A spike in consumer confidence shows the impact interest rate stability has in improving the financial outlook for Australians, but may not result in higher retail sales, said Australian National Retailers Association (ANRA) CEO Margy Osmond.
The Westpac–Melbourne Institute Consumer Sentiment Index rose by 11.1 per cent in July to 113.1 from 101.9 in June.
Osmond said while consumer confidence and retail figures traditionally mirrored each other, since the global financial crisis this had not always been the case.
“We remain hopeful that the surge in consumer confidence correlates to a surge in buying at the shops, but it remains to be seen,” she said.
“The GFC had an impact on the way consumers spend as well, they are now less likely to put their hand in their pocket unless looking at a bargain or a sale.
“However, what is does tell us is that given a period of stability, with interest rates remaining on par the past few months, has a positive impact on consumers view of the economy and their security about spending,” she said.

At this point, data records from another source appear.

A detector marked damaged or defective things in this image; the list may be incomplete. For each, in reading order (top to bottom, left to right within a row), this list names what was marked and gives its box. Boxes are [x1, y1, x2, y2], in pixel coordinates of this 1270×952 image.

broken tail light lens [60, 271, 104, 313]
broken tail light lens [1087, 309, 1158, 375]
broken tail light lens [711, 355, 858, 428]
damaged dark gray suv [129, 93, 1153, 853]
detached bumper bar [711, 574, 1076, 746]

Westpac's chief economist, Bill Evans, said he expected to see a bounce-back in the index after it had tumbled by 12.3 per cent since April.
“Another substantial fall would have put it in dangerous territory with a slide comparable to that seen entering the early 1990s recession and in 2007-08 prior to the global financial crisis,” he said.
“However we were surprised at the vigour of the bounce back. We saw a comparable surge in confidence in 2009 when households realised that Australia had avoided recession but at that time the index was recovering from a much lower level. This is the strongest monthly increase in the index from a base above the 100 level since records began in the mid-1970s."
The Westpac survey suggested consumers were positive about buying major household appliances, with a rise of 7.3%, reversing the 5.6% fall over the previous two months.
“Retail figures have been improving in the past few months, with slight rises recorded. The real test will come with the June figures – due out 3 August – which will be the first numbers reflecting stable interest rates, then we will have a real indication of the sector’s recovery from the GFC,” Osmond said.